(This book cannot be returned.)
China's role in international peacekeeping has greatly expanded during the leadership of Hu Jintao, and China has since become a significant contributor to peacekeeping operations (PKOs) in Africa. The importance of the book is expressed in the view that peacekeeping intervention is a tool that strengthens or fulfills policy goals in the United Nations Mission in Liberia (UNMIL), the UN Stabilization Mission in the Democratic Republic of the Congo (MONUSCO), and the UN Mission in Darfur (UNAMID). China has considerable interests at stake in Africa, in terms of promoting economic cooperation or gaining access to natural resources. In order to maintain these efforts, it is imperative that a secure and stable environment is created, not only to maintain diplomatic relations with its African partners, but also to express the harmonious worldview and peaceful development concepts, which rose to prominence under the presidency of Hu Jintao. The purpose of this book is therefore to examine the extent to which peacekeeping intervention contributes to China's relations with these countries. Two models are employed to shed light on this thesis. The rational actor model (RAM) developed by Graham Allison is used in the first instance to explain the goals for each country, the options considered to reach the goals, the consequences or outcomes of choice that will ensure whether a particular option is chosen, and then selecting the option that has the consequences that rank the highest in the leadership's payoff function. However, the leadership in policy formulation does not always act in a unitary fashion and often needs the input of governmental actors to produce results in decision making.

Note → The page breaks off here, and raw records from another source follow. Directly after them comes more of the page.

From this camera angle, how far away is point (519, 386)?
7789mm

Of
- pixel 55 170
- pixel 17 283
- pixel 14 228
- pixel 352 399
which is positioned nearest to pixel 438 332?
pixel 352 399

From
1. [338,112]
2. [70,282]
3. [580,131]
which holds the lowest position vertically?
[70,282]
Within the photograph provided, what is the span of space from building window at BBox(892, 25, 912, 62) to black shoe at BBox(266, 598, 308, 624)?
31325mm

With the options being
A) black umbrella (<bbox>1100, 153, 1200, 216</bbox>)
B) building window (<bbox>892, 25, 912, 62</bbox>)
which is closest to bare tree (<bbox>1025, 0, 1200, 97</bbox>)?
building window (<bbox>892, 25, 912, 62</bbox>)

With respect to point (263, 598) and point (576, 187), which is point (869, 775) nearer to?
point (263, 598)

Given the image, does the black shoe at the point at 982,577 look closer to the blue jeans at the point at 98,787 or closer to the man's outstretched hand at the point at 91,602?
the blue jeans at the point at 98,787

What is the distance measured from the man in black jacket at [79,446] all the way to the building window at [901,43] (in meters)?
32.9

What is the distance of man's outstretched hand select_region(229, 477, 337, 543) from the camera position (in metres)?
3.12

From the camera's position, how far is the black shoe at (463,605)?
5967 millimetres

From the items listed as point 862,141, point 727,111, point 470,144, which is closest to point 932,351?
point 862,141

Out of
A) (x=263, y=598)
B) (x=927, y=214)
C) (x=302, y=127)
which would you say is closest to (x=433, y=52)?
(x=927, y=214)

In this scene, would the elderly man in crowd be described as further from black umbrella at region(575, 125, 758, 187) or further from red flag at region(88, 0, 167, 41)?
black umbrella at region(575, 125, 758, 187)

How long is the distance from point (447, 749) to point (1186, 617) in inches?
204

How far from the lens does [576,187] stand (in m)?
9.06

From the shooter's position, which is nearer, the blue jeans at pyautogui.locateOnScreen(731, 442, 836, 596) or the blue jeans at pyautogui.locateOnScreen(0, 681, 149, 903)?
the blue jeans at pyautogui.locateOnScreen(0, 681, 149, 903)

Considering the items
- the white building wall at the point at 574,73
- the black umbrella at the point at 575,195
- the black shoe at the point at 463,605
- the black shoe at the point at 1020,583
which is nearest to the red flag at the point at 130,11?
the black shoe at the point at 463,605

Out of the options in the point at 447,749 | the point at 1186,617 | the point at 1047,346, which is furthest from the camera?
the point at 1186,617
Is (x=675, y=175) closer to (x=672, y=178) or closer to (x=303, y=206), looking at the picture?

Therefore, the bureaucratic politics model (BPM) of Allison is used in the second instance to indicate the bargaining, influencing and compromising positions of the bureaucracy that has reinforced the rational decisions of the leadership. The main findings are that peacekeeping interventions serve as a mechanism to facilitate cooperation, is significant to China's goals in the mission countries, and influence and shape bargaining that occur between bureaucratic actors regarding peacekeeping.
About the Author
Fanie Herman holds a PhD in International Politics and is interested in China's diplomatic relations with Africa. He published articles in international journals on the strategic, security and economic dimensions of this relationship. Some of his noted articles are China's oil diplomacy with Sub-Saharan Africa, China and South Africa: a case study on two level-games, the role of the Chinese media in African peacekeeping operations, China and power politics in Africa, and Sino-South African diplomacy. Currently he is a part-time lecturer in International Affairs at a University in Taiwan.